Course, mini-course, project, and curriculum proposals

(In reverse order, because why not…)

Curriculum proposals

Project proposals

Some ideas for projects with students of IMD. Interested students, should contact me ASAP!

Mini-course proposals

Mini-courses I have already offered are available on my teaching website. The following are proposals to consider, in case there is interest.

Course proposals

Students interested in enrolling in these (or related!) courses should contact me by email ASAP!

The level of each course will depend on (the level of) the interested students.

Denotational semantics of programming languages

Theoretical course

Topics: Denotational semantics of imperative, functional, and logic programming languages. Model-theoretic, domain-theoretic, and game semantics.
Prerequisites:FMC2
Bibliography:
  • Stoy: Denotational Semantics
  • Lloyd: Foundations of Logic Programming
  • Tennent: Semantics of Programming Languages
  • Laurent: notes on game semantics

Martin-Löf Type Theory, HoTT/UF

Theoretical course

Topics: MLTT, HoTT, Univalent Foundations, Constructive mathematics
Prerequisites:FMC2
Bibliography:

Proofs, types, programs, and the Curry–Howard isomorphism

Theoretical and practical course

Topics: Functional programming, lambda calculus, type theory, proof theory, the Curry–Howard isomorphism.
Prerequisites:FMC2/FMC3
Bibliography:
  • Nederpelt & Geuvers: Type Theory and Formal proof
  • Thompson: Type Theory & Functional Programming
  • Girard: Proofs and Types
  • Sørensen & Urzyczyn: Lectures on the Curry–Howard isomorphism

Functional programming

Practical and theoretical course

Topics: Concepts of functional programming, data types, recursion, higher order programming, purely functional programs, lazy evaluation, I/O, type classes, monads, parallel and concurrent programming; dependend types…
Prerequisites:None
Bibliography:
  • Hutton: Programming in Haskell
  • Bird: Introduction to Functional Programming
  • Bird: Thinking Functionally with Haskell
  • Lipovača: LYAH
Possible projects: Develop a web application like SIGAA; extend xmonad; clone xmonad; implement a simple programming language.

Programming with Higher-Order Logic

Theoretical and practical course

Topics: Introduction to λProlog and proof search.
Prerequisites:FMC3, some experience (theoretical or practical) with logic programming
Bibliography:
  • Miller & Nadathur: Programming with Higher-Order Logic

Types and programming languages

Theoretical and practical course

Topics: Untyped systems, Simple types, Subtyping, Recursive Types, Polymorphism.

━━━━━━━━

TO-DO ITEM:
From the course proposals page above, list the title of every course it proposes.

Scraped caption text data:
━━━━━━━━

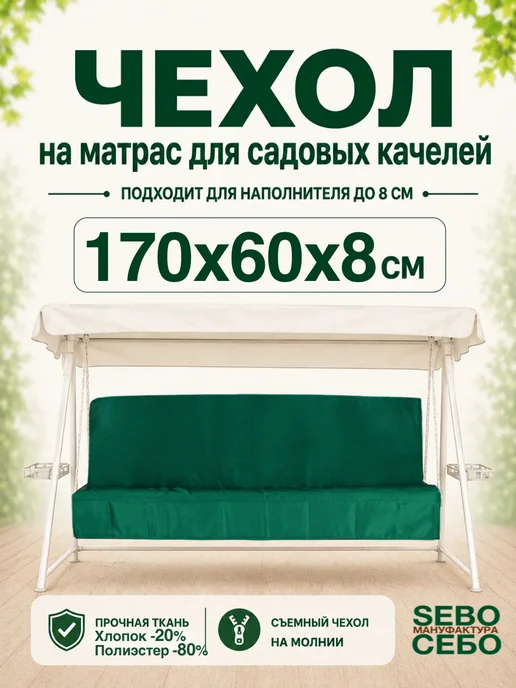 Sebo Чехлы на матрас 170х60 см для садовых качелей, 170x60 см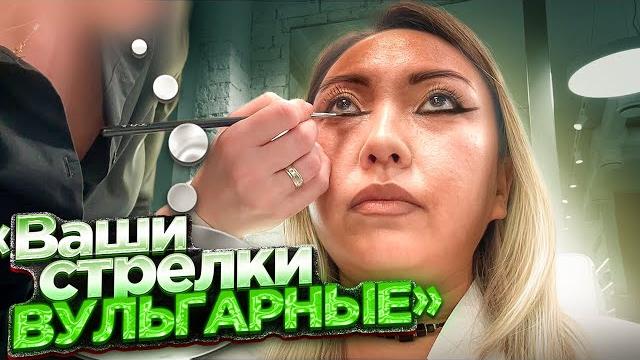 "я не делаю вульгарный макияж!"довели в премиум салоне красоты!11 100 рублей за макияж!|nikymacaleen "я не делаю вульгарный макияж!"довели в премиум салоне красоты!11 100 рублей за макияж!|nikymacaleen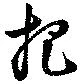 把，已得其位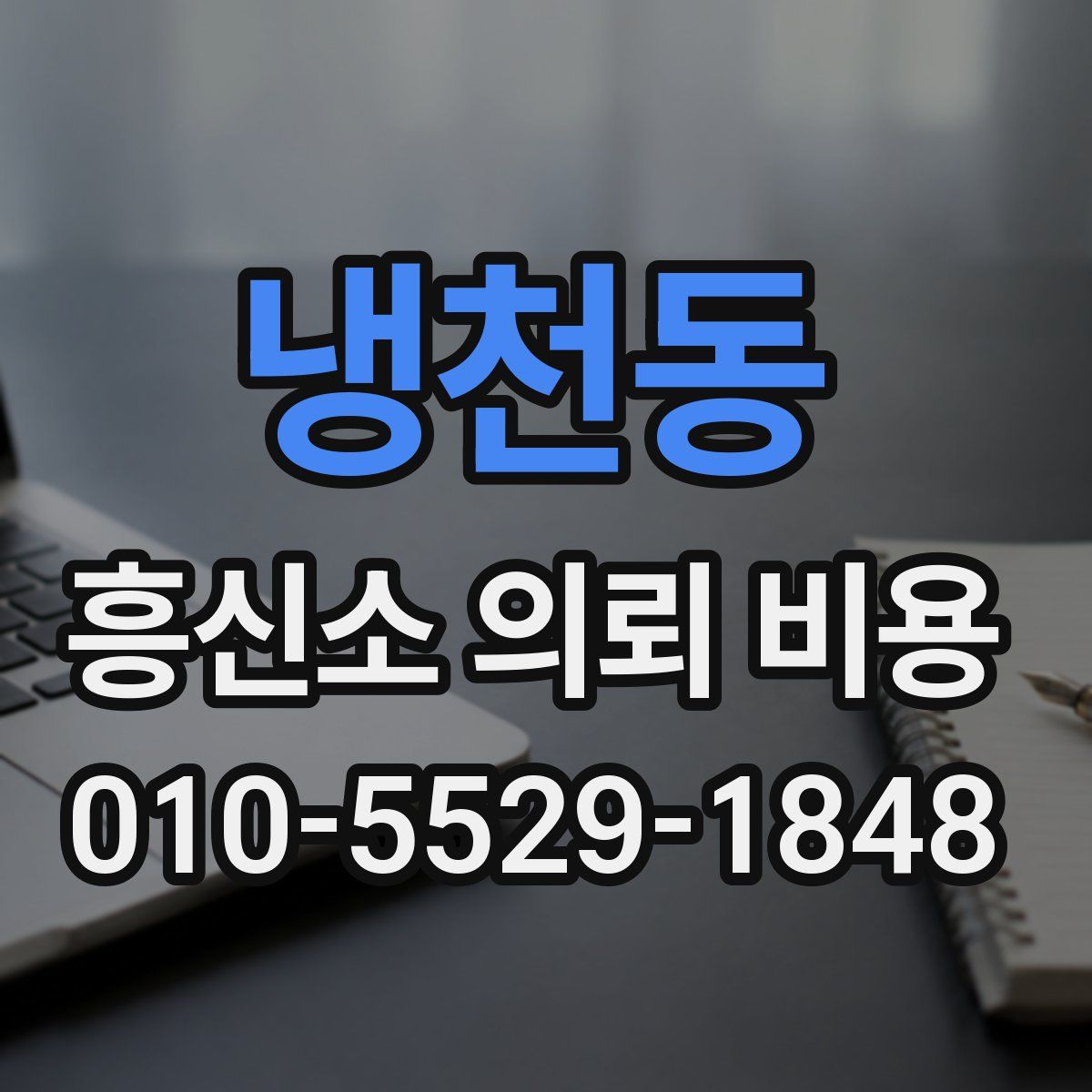 냉천동 흥신소 의뢰 비용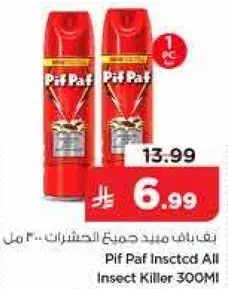بف باف ميد حشرات 300 مل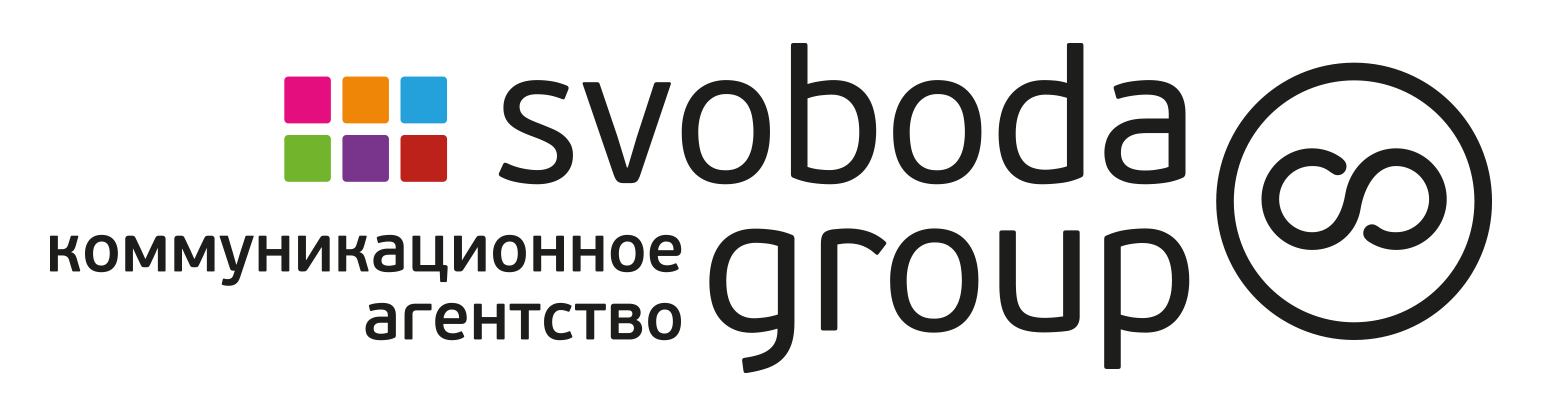 Www svoboda. Svoboda Group. Свобода .ру. Коммуникационные агентства Санкт Петербурга. Svoboda логотип.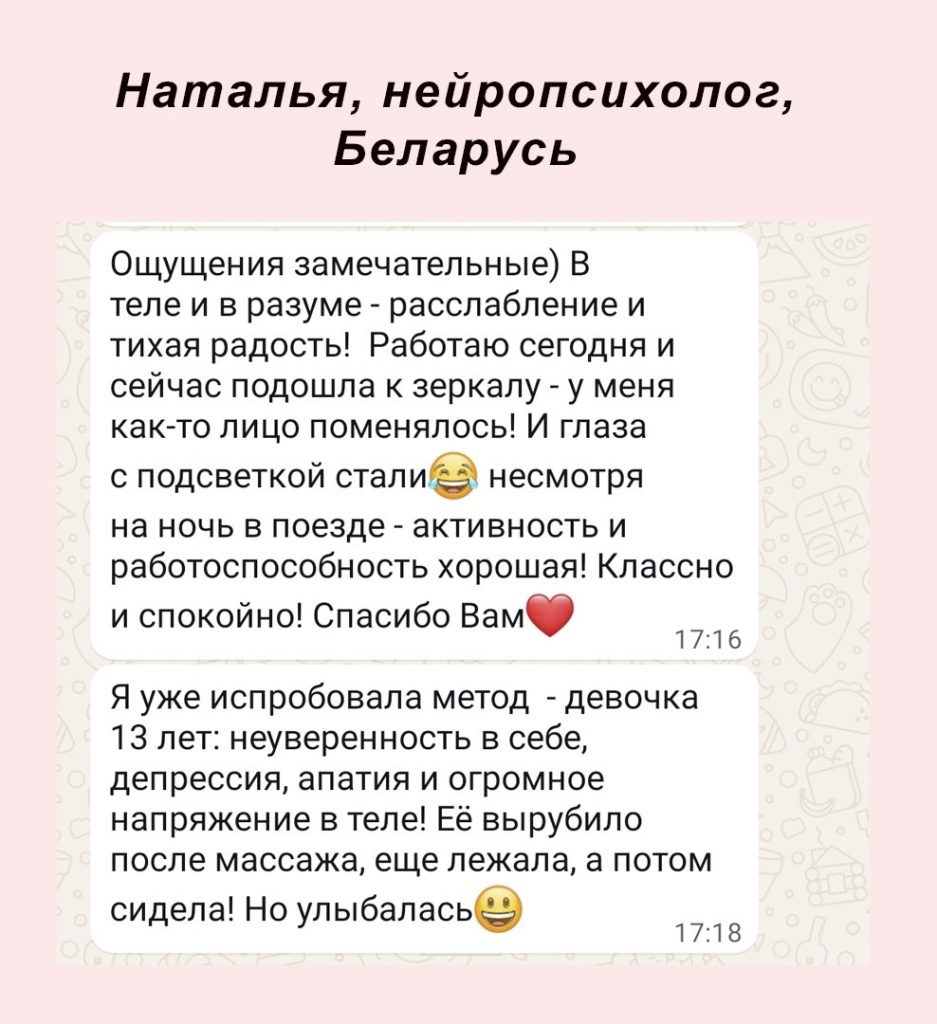 здоровья и гармонии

━━━━━━━━

WRITTEN ANSWER:
- Denotational semantics of programming languages
- Martin-Löf Type Theory, HoTT/UF
- Proofs, types, programs, and the Curry–Howard isomorphism
- Functional programming
- Programming with Higher-Order Logic
- Types and programming languages